If they broke certain rules, God deemed them unclean. But after they performed the proper rituals, the priests could once again pronounce them clean and they could approach their holy God.
(Leaping from a plane without a parachute is safer than approaching a holy God the wrong way. The chilling story of Nadab and Abihu can attest to that—Leviticus 10:1-20).
With all the offerings God required the Israelites to bring, the number of ways they could become unclean, and the important festivals they were to hold, the Israelites needed help.
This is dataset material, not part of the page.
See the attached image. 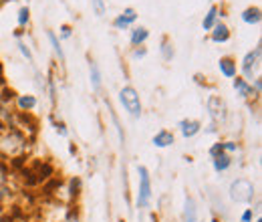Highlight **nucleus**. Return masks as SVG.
<instances>
[{"mask_svg": "<svg viewBox=\"0 0 262 222\" xmlns=\"http://www.w3.org/2000/svg\"><path fill=\"white\" fill-rule=\"evenodd\" d=\"M49 41H51V45H53V51H55V55L59 57V61H65V53H63V47H61V43H59V38H57V34H55V32L49 31Z\"/></svg>", "mask_w": 262, "mask_h": 222, "instance_id": "18", "label": "nucleus"}, {"mask_svg": "<svg viewBox=\"0 0 262 222\" xmlns=\"http://www.w3.org/2000/svg\"><path fill=\"white\" fill-rule=\"evenodd\" d=\"M212 29H214V32H212V41H214V43H226L230 38V31L226 25L218 23V25H214Z\"/></svg>", "mask_w": 262, "mask_h": 222, "instance_id": "10", "label": "nucleus"}, {"mask_svg": "<svg viewBox=\"0 0 262 222\" xmlns=\"http://www.w3.org/2000/svg\"><path fill=\"white\" fill-rule=\"evenodd\" d=\"M135 18H137V14H135V10L133 8H127V10H123V14H119L117 18H115V27L117 29H127L131 23H135Z\"/></svg>", "mask_w": 262, "mask_h": 222, "instance_id": "8", "label": "nucleus"}, {"mask_svg": "<svg viewBox=\"0 0 262 222\" xmlns=\"http://www.w3.org/2000/svg\"><path fill=\"white\" fill-rule=\"evenodd\" d=\"M216 16H218V8L216 6H212L210 8V12L206 14V18H204V29L206 31H212V27L216 25Z\"/></svg>", "mask_w": 262, "mask_h": 222, "instance_id": "19", "label": "nucleus"}, {"mask_svg": "<svg viewBox=\"0 0 262 222\" xmlns=\"http://www.w3.org/2000/svg\"><path fill=\"white\" fill-rule=\"evenodd\" d=\"M36 105V99L33 95H20L18 97V107L20 109H33Z\"/></svg>", "mask_w": 262, "mask_h": 222, "instance_id": "20", "label": "nucleus"}, {"mask_svg": "<svg viewBox=\"0 0 262 222\" xmlns=\"http://www.w3.org/2000/svg\"><path fill=\"white\" fill-rule=\"evenodd\" d=\"M119 101L129 111L131 117H139L141 115V101H139V95H137V91L133 87H123L119 91Z\"/></svg>", "mask_w": 262, "mask_h": 222, "instance_id": "4", "label": "nucleus"}, {"mask_svg": "<svg viewBox=\"0 0 262 222\" xmlns=\"http://www.w3.org/2000/svg\"><path fill=\"white\" fill-rule=\"evenodd\" d=\"M230 198L234 202H242V204L252 202V198H254L252 182H248V180H234L232 186H230Z\"/></svg>", "mask_w": 262, "mask_h": 222, "instance_id": "3", "label": "nucleus"}, {"mask_svg": "<svg viewBox=\"0 0 262 222\" xmlns=\"http://www.w3.org/2000/svg\"><path fill=\"white\" fill-rule=\"evenodd\" d=\"M260 55H262V49L256 47L254 51H250L244 57V61H242V73H244L246 79H252L258 73V69H260Z\"/></svg>", "mask_w": 262, "mask_h": 222, "instance_id": "6", "label": "nucleus"}, {"mask_svg": "<svg viewBox=\"0 0 262 222\" xmlns=\"http://www.w3.org/2000/svg\"><path fill=\"white\" fill-rule=\"evenodd\" d=\"M200 129H202V124L196 122V119H184V122H180V131H182L184 137H194Z\"/></svg>", "mask_w": 262, "mask_h": 222, "instance_id": "7", "label": "nucleus"}, {"mask_svg": "<svg viewBox=\"0 0 262 222\" xmlns=\"http://www.w3.org/2000/svg\"><path fill=\"white\" fill-rule=\"evenodd\" d=\"M57 131H59V133H61V135H67V129H65V126H59V124H57Z\"/></svg>", "mask_w": 262, "mask_h": 222, "instance_id": "27", "label": "nucleus"}, {"mask_svg": "<svg viewBox=\"0 0 262 222\" xmlns=\"http://www.w3.org/2000/svg\"><path fill=\"white\" fill-rule=\"evenodd\" d=\"M242 21L248 25H258L260 23V10L258 8H246L242 14Z\"/></svg>", "mask_w": 262, "mask_h": 222, "instance_id": "16", "label": "nucleus"}, {"mask_svg": "<svg viewBox=\"0 0 262 222\" xmlns=\"http://www.w3.org/2000/svg\"><path fill=\"white\" fill-rule=\"evenodd\" d=\"M171 144H173V133L167 131V129H162V131H158V133L154 135V146H156V148H167V146H171Z\"/></svg>", "mask_w": 262, "mask_h": 222, "instance_id": "9", "label": "nucleus"}, {"mask_svg": "<svg viewBox=\"0 0 262 222\" xmlns=\"http://www.w3.org/2000/svg\"><path fill=\"white\" fill-rule=\"evenodd\" d=\"M162 53H164V59H165V61H169V59L173 57V49H171V47H169L167 43H165L164 47H162Z\"/></svg>", "mask_w": 262, "mask_h": 222, "instance_id": "23", "label": "nucleus"}, {"mask_svg": "<svg viewBox=\"0 0 262 222\" xmlns=\"http://www.w3.org/2000/svg\"><path fill=\"white\" fill-rule=\"evenodd\" d=\"M89 75H91V85L93 89L99 91L101 89V71H99V65L95 61H89Z\"/></svg>", "mask_w": 262, "mask_h": 222, "instance_id": "15", "label": "nucleus"}, {"mask_svg": "<svg viewBox=\"0 0 262 222\" xmlns=\"http://www.w3.org/2000/svg\"><path fill=\"white\" fill-rule=\"evenodd\" d=\"M18 47H20V51H23V55L27 57V61H29V63H33V55H31V51H29V47H27V45H18Z\"/></svg>", "mask_w": 262, "mask_h": 222, "instance_id": "24", "label": "nucleus"}, {"mask_svg": "<svg viewBox=\"0 0 262 222\" xmlns=\"http://www.w3.org/2000/svg\"><path fill=\"white\" fill-rule=\"evenodd\" d=\"M184 222H198L196 202H194L192 198H186V206H184Z\"/></svg>", "mask_w": 262, "mask_h": 222, "instance_id": "12", "label": "nucleus"}, {"mask_svg": "<svg viewBox=\"0 0 262 222\" xmlns=\"http://www.w3.org/2000/svg\"><path fill=\"white\" fill-rule=\"evenodd\" d=\"M220 71L224 77L232 79V77H236V63L230 57H224V59H220Z\"/></svg>", "mask_w": 262, "mask_h": 222, "instance_id": "14", "label": "nucleus"}, {"mask_svg": "<svg viewBox=\"0 0 262 222\" xmlns=\"http://www.w3.org/2000/svg\"><path fill=\"white\" fill-rule=\"evenodd\" d=\"M61 31H63V36H65V38H69V36H71V27H67V25H65Z\"/></svg>", "mask_w": 262, "mask_h": 222, "instance_id": "26", "label": "nucleus"}, {"mask_svg": "<svg viewBox=\"0 0 262 222\" xmlns=\"http://www.w3.org/2000/svg\"><path fill=\"white\" fill-rule=\"evenodd\" d=\"M214 158V170L216 172H224V170H228L230 164H232V159L226 152H220V154H216V156H212Z\"/></svg>", "mask_w": 262, "mask_h": 222, "instance_id": "13", "label": "nucleus"}, {"mask_svg": "<svg viewBox=\"0 0 262 222\" xmlns=\"http://www.w3.org/2000/svg\"><path fill=\"white\" fill-rule=\"evenodd\" d=\"M234 89L238 91V95L246 97V99L254 95V89H252V85L246 79H234Z\"/></svg>", "mask_w": 262, "mask_h": 222, "instance_id": "11", "label": "nucleus"}, {"mask_svg": "<svg viewBox=\"0 0 262 222\" xmlns=\"http://www.w3.org/2000/svg\"><path fill=\"white\" fill-rule=\"evenodd\" d=\"M137 174H139V192H137V204L141 208H147L149 202H151V178H149V172L145 166H139L137 168Z\"/></svg>", "mask_w": 262, "mask_h": 222, "instance_id": "2", "label": "nucleus"}, {"mask_svg": "<svg viewBox=\"0 0 262 222\" xmlns=\"http://www.w3.org/2000/svg\"><path fill=\"white\" fill-rule=\"evenodd\" d=\"M0 131H2V124H0Z\"/></svg>", "mask_w": 262, "mask_h": 222, "instance_id": "29", "label": "nucleus"}, {"mask_svg": "<svg viewBox=\"0 0 262 222\" xmlns=\"http://www.w3.org/2000/svg\"><path fill=\"white\" fill-rule=\"evenodd\" d=\"M250 220H252V210L248 208V210L242 214V222H250Z\"/></svg>", "mask_w": 262, "mask_h": 222, "instance_id": "25", "label": "nucleus"}, {"mask_svg": "<svg viewBox=\"0 0 262 222\" xmlns=\"http://www.w3.org/2000/svg\"><path fill=\"white\" fill-rule=\"evenodd\" d=\"M208 111H210V117L216 126H224L226 119H228V107L224 103V99L212 95L208 99Z\"/></svg>", "mask_w": 262, "mask_h": 222, "instance_id": "5", "label": "nucleus"}, {"mask_svg": "<svg viewBox=\"0 0 262 222\" xmlns=\"http://www.w3.org/2000/svg\"><path fill=\"white\" fill-rule=\"evenodd\" d=\"M147 36H149V32L147 29H143V27H139V29H133L131 31V45H141V43H145L147 41Z\"/></svg>", "mask_w": 262, "mask_h": 222, "instance_id": "17", "label": "nucleus"}, {"mask_svg": "<svg viewBox=\"0 0 262 222\" xmlns=\"http://www.w3.org/2000/svg\"><path fill=\"white\" fill-rule=\"evenodd\" d=\"M93 8H95V14H97V16H103V14H105V4H103V0H93Z\"/></svg>", "mask_w": 262, "mask_h": 222, "instance_id": "22", "label": "nucleus"}, {"mask_svg": "<svg viewBox=\"0 0 262 222\" xmlns=\"http://www.w3.org/2000/svg\"><path fill=\"white\" fill-rule=\"evenodd\" d=\"M256 222H262V220H260V218H258V220H256Z\"/></svg>", "mask_w": 262, "mask_h": 222, "instance_id": "30", "label": "nucleus"}, {"mask_svg": "<svg viewBox=\"0 0 262 222\" xmlns=\"http://www.w3.org/2000/svg\"><path fill=\"white\" fill-rule=\"evenodd\" d=\"M29 18H31V10H29L27 6H25V8H20V10H18V18H16V21H18V25H20V27H25V25L29 23Z\"/></svg>", "mask_w": 262, "mask_h": 222, "instance_id": "21", "label": "nucleus"}, {"mask_svg": "<svg viewBox=\"0 0 262 222\" xmlns=\"http://www.w3.org/2000/svg\"><path fill=\"white\" fill-rule=\"evenodd\" d=\"M2 186H4V172H2V168H0V190H2Z\"/></svg>", "mask_w": 262, "mask_h": 222, "instance_id": "28", "label": "nucleus"}, {"mask_svg": "<svg viewBox=\"0 0 262 222\" xmlns=\"http://www.w3.org/2000/svg\"><path fill=\"white\" fill-rule=\"evenodd\" d=\"M27 150V142L20 133L16 131H6L2 137H0V152H4V156L8 158H16V156H23Z\"/></svg>", "mask_w": 262, "mask_h": 222, "instance_id": "1", "label": "nucleus"}]
</instances>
Thus, God instituted the priesthood, which we saw in Exodus (Exodus 28:1-29:46).
The priests served in the tabernacle, taught the people His law, and prayed for God’s guidance.
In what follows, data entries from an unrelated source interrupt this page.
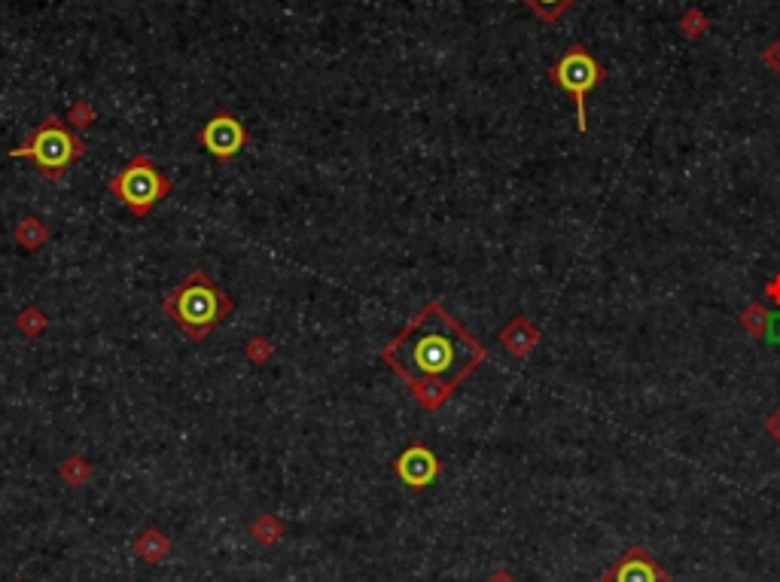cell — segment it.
<instances>
[{
	"label": "cell",
	"mask_w": 780,
	"mask_h": 582,
	"mask_svg": "<svg viewBox=\"0 0 780 582\" xmlns=\"http://www.w3.org/2000/svg\"><path fill=\"white\" fill-rule=\"evenodd\" d=\"M135 549L147 558V561H162L168 555V537L159 534V531H144V537L135 543Z\"/></svg>",
	"instance_id": "cell-11"
},
{
	"label": "cell",
	"mask_w": 780,
	"mask_h": 582,
	"mask_svg": "<svg viewBox=\"0 0 780 582\" xmlns=\"http://www.w3.org/2000/svg\"><path fill=\"white\" fill-rule=\"evenodd\" d=\"M394 470H397V476H400L406 485L424 488V485H430V482L439 476V461H436V455H433L430 448H424V445H409L403 455L397 458Z\"/></svg>",
	"instance_id": "cell-8"
},
{
	"label": "cell",
	"mask_w": 780,
	"mask_h": 582,
	"mask_svg": "<svg viewBox=\"0 0 780 582\" xmlns=\"http://www.w3.org/2000/svg\"><path fill=\"white\" fill-rule=\"evenodd\" d=\"M13 238H16L25 250H37V247H43V244L52 238V232H49V226H46L43 220H37V217H22V220L13 226Z\"/></svg>",
	"instance_id": "cell-9"
},
{
	"label": "cell",
	"mask_w": 780,
	"mask_h": 582,
	"mask_svg": "<svg viewBox=\"0 0 780 582\" xmlns=\"http://www.w3.org/2000/svg\"><path fill=\"white\" fill-rule=\"evenodd\" d=\"M601 582H671L668 573L659 567L656 558H649L640 546L628 549L604 576Z\"/></svg>",
	"instance_id": "cell-7"
},
{
	"label": "cell",
	"mask_w": 780,
	"mask_h": 582,
	"mask_svg": "<svg viewBox=\"0 0 780 582\" xmlns=\"http://www.w3.org/2000/svg\"><path fill=\"white\" fill-rule=\"evenodd\" d=\"M549 77H552V83L558 89L573 95V101H576V128L585 135V128H589V122H585V95H589L601 83V77H604L601 64L592 58V52H585L582 46H573L570 52H564L558 58V64L552 68Z\"/></svg>",
	"instance_id": "cell-5"
},
{
	"label": "cell",
	"mask_w": 780,
	"mask_h": 582,
	"mask_svg": "<svg viewBox=\"0 0 780 582\" xmlns=\"http://www.w3.org/2000/svg\"><path fill=\"white\" fill-rule=\"evenodd\" d=\"M64 122H71L74 128H89V125L95 122V107L86 104V101H77V104L71 107V113H68V119H64Z\"/></svg>",
	"instance_id": "cell-15"
},
{
	"label": "cell",
	"mask_w": 780,
	"mask_h": 582,
	"mask_svg": "<svg viewBox=\"0 0 780 582\" xmlns=\"http://www.w3.org/2000/svg\"><path fill=\"white\" fill-rule=\"evenodd\" d=\"M525 4L540 16V19H546V22H555L573 0H525Z\"/></svg>",
	"instance_id": "cell-12"
},
{
	"label": "cell",
	"mask_w": 780,
	"mask_h": 582,
	"mask_svg": "<svg viewBox=\"0 0 780 582\" xmlns=\"http://www.w3.org/2000/svg\"><path fill=\"white\" fill-rule=\"evenodd\" d=\"M46 327H49V317H46V311H43L40 305H28V308H22L19 317H16V330H19L25 339H37Z\"/></svg>",
	"instance_id": "cell-10"
},
{
	"label": "cell",
	"mask_w": 780,
	"mask_h": 582,
	"mask_svg": "<svg viewBox=\"0 0 780 582\" xmlns=\"http://www.w3.org/2000/svg\"><path fill=\"white\" fill-rule=\"evenodd\" d=\"M253 534H256V540H259V543H272V540L281 534V528L275 525V519H272V515H263V519H259V522L253 525Z\"/></svg>",
	"instance_id": "cell-16"
},
{
	"label": "cell",
	"mask_w": 780,
	"mask_h": 582,
	"mask_svg": "<svg viewBox=\"0 0 780 582\" xmlns=\"http://www.w3.org/2000/svg\"><path fill=\"white\" fill-rule=\"evenodd\" d=\"M61 476L68 479L71 485H80L83 479H89V464H86V458H80V455H71L68 461L61 464Z\"/></svg>",
	"instance_id": "cell-14"
},
{
	"label": "cell",
	"mask_w": 780,
	"mask_h": 582,
	"mask_svg": "<svg viewBox=\"0 0 780 582\" xmlns=\"http://www.w3.org/2000/svg\"><path fill=\"white\" fill-rule=\"evenodd\" d=\"M272 342L266 339V336H253L250 342H247V348H244V357L250 360V363H256V366H263V363H269L272 360Z\"/></svg>",
	"instance_id": "cell-13"
},
{
	"label": "cell",
	"mask_w": 780,
	"mask_h": 582,
	"mask_svg": "<svg viewBox=\"0 0 780 582\" xmlns=\"http://www.w3.org/2000/svg\"><path fill=\"white\" fill-rule=\"evenodd\" d=\"M162 311L171 317V323L183 336H189L192 342H202L235 311V299L220 284H214L202 269H192L183 278V284L165 293Z\"/></svg>",
	"instance_id": "cell-2"
},
{
	"label": "cell",
	"mask_w": 780,
	"mask_h": 582,
	"mask_svg": "<svg viewBox=\"0 0 780 582\" xmlns=\"http://www.w3.org/2000/svg\"><path fill=\"white\" fill-rule=\"evenodd\" d=\"M381 360L409 384L427 412H436L485 363V348L442 302H427L381 348Z\"/></svg>",
	"instance_id": "cell-1"
},
{
	"label": "cell",
	"mask_w": 780,
	"mask_h": 582,
	"mask_svg": "<svg viewBox=\"0 0 780 582\" xmlns=\"http://www.w3.org/2000/svg\"><path fill=\"white\" fill-rule=\"evenodd\" d=\"M107 189L135 217H150V211L171 192V180L156 168L150 156H135L110 177Z\"/></svg>",
	"instance_id": "cell-4"
},
{
	"label": "cell",
	"mask_w": 780,
	"mask_h": 582,
	"mask_svg": "<svg viewBox=\"0 0 780 582\" xmlns=\"http://www.w3.org/2000/svg\"><path fill=\"white\" fill-rule=\"evenodd\" d=\"M86 153V144L71 132L68 122L58 116H46L34 132L10 150L13 159H31L43 180H61L68 168Z\"/></svg>",
	"instance_id": "cell-3"
},
{
	"label": "cell",
	"mask_w": 780,
	"mask_h": 582,
	"mask_svg": "<svg viewBox=\"0 0 780 582\" xmlns=\"http://www.w3.org/2000/svg\"><path fill=\"white\" fill-rule=\"evenodd\" d=\"M199 144L217 159V162H232L244 144H247V128L238 116L232 113H214L199 132Z\"/></svg>",
	"instance_id": "cell-6"
}]
</instances>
There were many priests but only one high priest. In Leviticus, God ordained Israel’s first high priest, Aaron ( Leviticus 8:1-10:20). Aaron was Moses’ brother.
God allowed only the high priest to enter the Most Holy Place (AKA the Holy of Holies) because God’s presence dwelled there over the Mercy Seat (God’s throne).
The high priest entered on the annual Day of Atonement. This most important day centered around the high priest and two goats. One goat paid the price for the sin of the nation, the other carried their sin as far as the east is from the west (Leviticus 16, Leviticus 23:37-44).
On this day, more than any other, the high priest portrayed a vivid picture of Jesus. But he wasn’t a perfect picture.
The high priest had to step through the curtain into the Most Holy Place with the blood sacrifice every year. Jesus’ death removed the curtain forever. He died one time for all time for all sin.
The Rewards of Leviticus
The book of Leviticus lies unread by many a Christian, its pages as crisp as the day they bought their Bible. It’s touted as the book few want to read. After all, it talks of bodily discharges, scabs, and other unsavory stuff.
But anyone who ventures into Leviticus and looks for Jesus will find treasures. Powerful pictures of Jesus, His plan of salvation, and how Christians ought to live to resist sin rise from its pages.
Leviticus may never become your favorite book, but it rewards any who choose not to thumb past it, but rather to linger in it.
At the very least, it will make you grateful to Jesus for fulfilling the law and bringing an end to the sacrificial system.
Jesus was and is the final sacrifice. Perfect in every way. Amen.